Influence Of Acetylator Phenotypes On Pharmacokinetics Of Gliclazide In Type 2 Diabetes Mellitus Patients

H Htet1, NHH Win2. 1SEGi University, Kuala Lumpur, Malaysia, 2University of Medicine (1) Yangon, Yangon, Myanmar

Type 2 diabetes mellitus is one of the most important non-communicable diseases which have become a big economical and social burden in the modern world. Gliclazide is one of the most popular sulphonylurea drugs in the management of type 2 diabetes mellitus. Many studies showed that acetylator phenotypes have influence on pharmacokinetics of many drugs. One study showed that gliclazide is metabolized into p-toluene sulphonamide (1). The chemical structure of p-toluene sulphonamide has amide group (-NH2) which is susceptible to metabolised by acetylation. Nitrazepam is a drug which does not possess amide group at first and only possesses after metabolism and this metabolites is proved to be metabolised by acetylation (2, 3). One study also stated that acetylation is one of the pathways of sulphonylurea metabolism (4).

The study was done on 15 volunteers of each rapid and slow acetylator type 2 diabetes mellitus patients by administering single oral dose of 80 mg immediate gliclazide. Plasma samples were taken at specific times of 0,1.5, 3,5,7 and 10 hours.

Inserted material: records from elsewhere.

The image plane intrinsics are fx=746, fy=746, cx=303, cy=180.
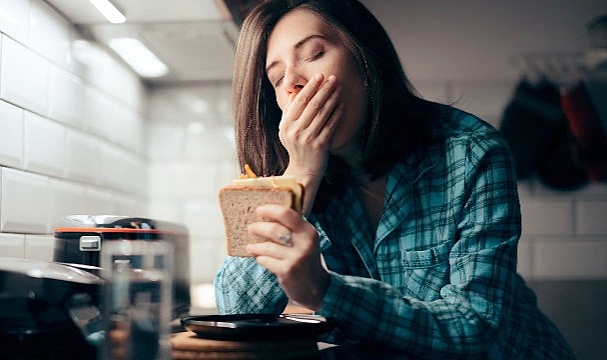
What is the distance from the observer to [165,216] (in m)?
1.81

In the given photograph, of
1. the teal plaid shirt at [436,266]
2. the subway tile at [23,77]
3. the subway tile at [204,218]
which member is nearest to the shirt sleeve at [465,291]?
Result: the teal plaid shirt at [436,266]

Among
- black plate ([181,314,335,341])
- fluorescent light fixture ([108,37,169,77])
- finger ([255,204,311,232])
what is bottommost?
black plate ([181,314,335,341])

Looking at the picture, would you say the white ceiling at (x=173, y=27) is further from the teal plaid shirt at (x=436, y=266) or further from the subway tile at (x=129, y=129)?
the teal plaid shirt at (x=436, y=266)

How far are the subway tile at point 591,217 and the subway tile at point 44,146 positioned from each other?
1.20m

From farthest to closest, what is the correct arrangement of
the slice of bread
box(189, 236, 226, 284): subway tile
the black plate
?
box(189, 236, 226, 284): subway tile → the slice of bread → the black plate

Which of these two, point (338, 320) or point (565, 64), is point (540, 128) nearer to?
point (565, 64)

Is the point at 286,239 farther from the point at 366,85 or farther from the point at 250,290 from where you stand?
the point at 366,85

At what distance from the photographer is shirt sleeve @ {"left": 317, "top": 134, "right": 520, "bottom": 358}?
0.96m

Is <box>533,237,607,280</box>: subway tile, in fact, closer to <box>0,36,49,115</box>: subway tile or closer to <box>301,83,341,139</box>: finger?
<box>301,83,341,139</box>: finger

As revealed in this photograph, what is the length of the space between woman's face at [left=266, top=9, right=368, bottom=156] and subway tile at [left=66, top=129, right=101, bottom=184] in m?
0.44

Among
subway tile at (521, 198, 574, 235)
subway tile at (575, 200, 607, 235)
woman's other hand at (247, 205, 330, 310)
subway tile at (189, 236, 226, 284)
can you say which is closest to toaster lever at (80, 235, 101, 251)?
woman's other hand at (247, 205, 330, 310)

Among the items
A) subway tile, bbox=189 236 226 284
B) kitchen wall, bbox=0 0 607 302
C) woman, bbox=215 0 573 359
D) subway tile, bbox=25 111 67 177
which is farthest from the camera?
subway tile, bbox=189 236 226 284

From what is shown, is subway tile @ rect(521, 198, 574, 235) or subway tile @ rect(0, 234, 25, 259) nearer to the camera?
subway tile @ rect(0, 234, 25, 259)

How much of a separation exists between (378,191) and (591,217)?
0.76 meters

The analysis of plasma concentration of gliclazide was carried out by HPLC with UV Vis detector method (5).

This study found that there were significant differences in absorption rate constant (Kab) (0.58 ± 0.32 and 1.05 ± 0.51 hr-1), absorption half life (T½ ab) (1.46 ± 0.57 and 0.85 ± 0.50 hr), time to reach maximum plasma concentration (Tmax) (4.6 ± 0.83 and 3.53 ± 0.92 hr), elimination rate constant (Kel) (0.073 ± 0.0073 and 0.063 ± 0.006 hr-1) and elimination half life (T½ el) (9.5 ± 0.37 and 11.11 ± 1.17 hr) between rapid and slow acetylators. Clearance is also more rapid in rapid acetylators (17.07 ± 4.77 mL.hr-1.kg-1). Area under concentration (AUC0- α) was smaller in rapid acetylators (84.15 ± 18.09 and 98.25 ± 0.34 μg.mL-1.hr-1). But no significant differences were found between maximum plasma concentration (Cmax), volume of distribution (Vd) and area under concentration curve (AUC0-10) between rapid and slow acetylators.

All in all, faster elimination and slower absorption was found in rapid acetylators and slower elimination and quicker absorption was found in slow acetylators. Although time to reach maximum plasma concentration were different in two acetylator phenotypes, maximum plasma concentration achieved was found to be the same. Therefore, it can be concluded as care should be taken in type 2 diabetes mellitus patients who are taking gliclazide as there can be alterations of plasma concentrations of gliclazide according to the individual’s acetylator phenotype.

References

1. Kobayashi et al. (1984) Journal of Pharmaceutical Science 73(12): 1684-7.

2. Karim et al. (1976) Journal of Medical Genetics 13: 17-19.

3. Miller et al. (1981) Clin Pharmacol Ther 30(3): 343-347.

4. Banjoko and Akinlade (2010) Ind J Clin Biochem 25(3): 289-294.